Where the Woods Are

The first time I came home from Chicago in the spring, after spending most of a year among gray limestone and very little green, I was overwhelmed by plants that seemed to be taking over.  The Woods Hole Institute has analyzed satellite data and produced this image of where the woods are in the United States.  Having grown up in the midst of the large swathe of dark green in the East, which is the Appalachian mountains and foothills, I think of the woods as normal.  Looking at the map, it is clear how unusual it is.

The Appalachians are a billion years old.  There are more kinds of plants and animals here than anywhere except the tropics.  I am so privileged to be here for another Appalachian spring.

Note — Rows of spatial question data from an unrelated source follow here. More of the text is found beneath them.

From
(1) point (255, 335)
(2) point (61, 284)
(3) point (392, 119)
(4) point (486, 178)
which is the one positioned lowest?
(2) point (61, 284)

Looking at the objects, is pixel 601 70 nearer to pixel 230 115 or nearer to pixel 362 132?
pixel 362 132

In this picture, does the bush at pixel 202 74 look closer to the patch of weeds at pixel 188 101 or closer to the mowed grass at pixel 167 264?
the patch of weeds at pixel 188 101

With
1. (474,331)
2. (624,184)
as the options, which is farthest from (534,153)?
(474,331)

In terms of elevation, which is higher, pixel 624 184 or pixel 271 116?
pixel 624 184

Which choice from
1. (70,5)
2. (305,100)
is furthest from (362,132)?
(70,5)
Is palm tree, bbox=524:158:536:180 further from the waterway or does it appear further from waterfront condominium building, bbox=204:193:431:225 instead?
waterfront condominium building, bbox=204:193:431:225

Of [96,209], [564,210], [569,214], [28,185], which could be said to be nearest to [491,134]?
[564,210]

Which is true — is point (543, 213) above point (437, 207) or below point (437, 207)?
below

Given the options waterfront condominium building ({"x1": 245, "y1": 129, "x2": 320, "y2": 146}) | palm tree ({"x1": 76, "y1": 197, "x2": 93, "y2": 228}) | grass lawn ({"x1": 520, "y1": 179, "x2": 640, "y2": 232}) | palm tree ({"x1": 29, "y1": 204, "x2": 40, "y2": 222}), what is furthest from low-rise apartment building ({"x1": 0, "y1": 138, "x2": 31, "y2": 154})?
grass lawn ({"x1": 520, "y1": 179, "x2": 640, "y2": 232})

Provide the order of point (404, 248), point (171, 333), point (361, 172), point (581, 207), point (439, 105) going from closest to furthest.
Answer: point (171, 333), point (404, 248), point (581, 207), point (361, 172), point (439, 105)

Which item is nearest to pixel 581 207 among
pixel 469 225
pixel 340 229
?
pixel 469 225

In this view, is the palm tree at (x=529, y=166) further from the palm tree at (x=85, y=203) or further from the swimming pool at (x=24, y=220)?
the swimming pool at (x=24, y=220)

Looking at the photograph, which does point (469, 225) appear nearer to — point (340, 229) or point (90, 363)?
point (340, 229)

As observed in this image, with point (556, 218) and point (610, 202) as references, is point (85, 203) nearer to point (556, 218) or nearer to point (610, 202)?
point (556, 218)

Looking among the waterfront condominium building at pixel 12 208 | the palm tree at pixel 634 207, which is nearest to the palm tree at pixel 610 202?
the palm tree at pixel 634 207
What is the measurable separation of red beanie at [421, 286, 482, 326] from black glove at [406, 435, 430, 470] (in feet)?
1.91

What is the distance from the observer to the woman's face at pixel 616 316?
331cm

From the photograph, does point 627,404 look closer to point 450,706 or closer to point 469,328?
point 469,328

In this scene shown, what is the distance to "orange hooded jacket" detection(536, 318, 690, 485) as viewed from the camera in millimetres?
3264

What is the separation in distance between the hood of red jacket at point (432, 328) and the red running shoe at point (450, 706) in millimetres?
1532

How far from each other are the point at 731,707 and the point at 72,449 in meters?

2 thoughts on “Where the Woods Are

  1. Thanks for the map link. West Virginia is indeed heavily endowed with a dense forest cover. It’s also low on highly productive agricultural lands. It was interesting to ‘fly’ around the US and view different places where I’ve lived. Nebraska, except for the Platte and Missouri river flood plains, is almost devoid of forest. Washington, where I live now, is heavily forested except for the dry interior. We’re called the evergreen state out here, yet more of our land mass is sagebrush and grasses. Go figure.

  2. I love maps. I remember driving to Seattle from Salt Lake City years ago – eastern Washington is indeed dry and bare. You were still in Nebraska then.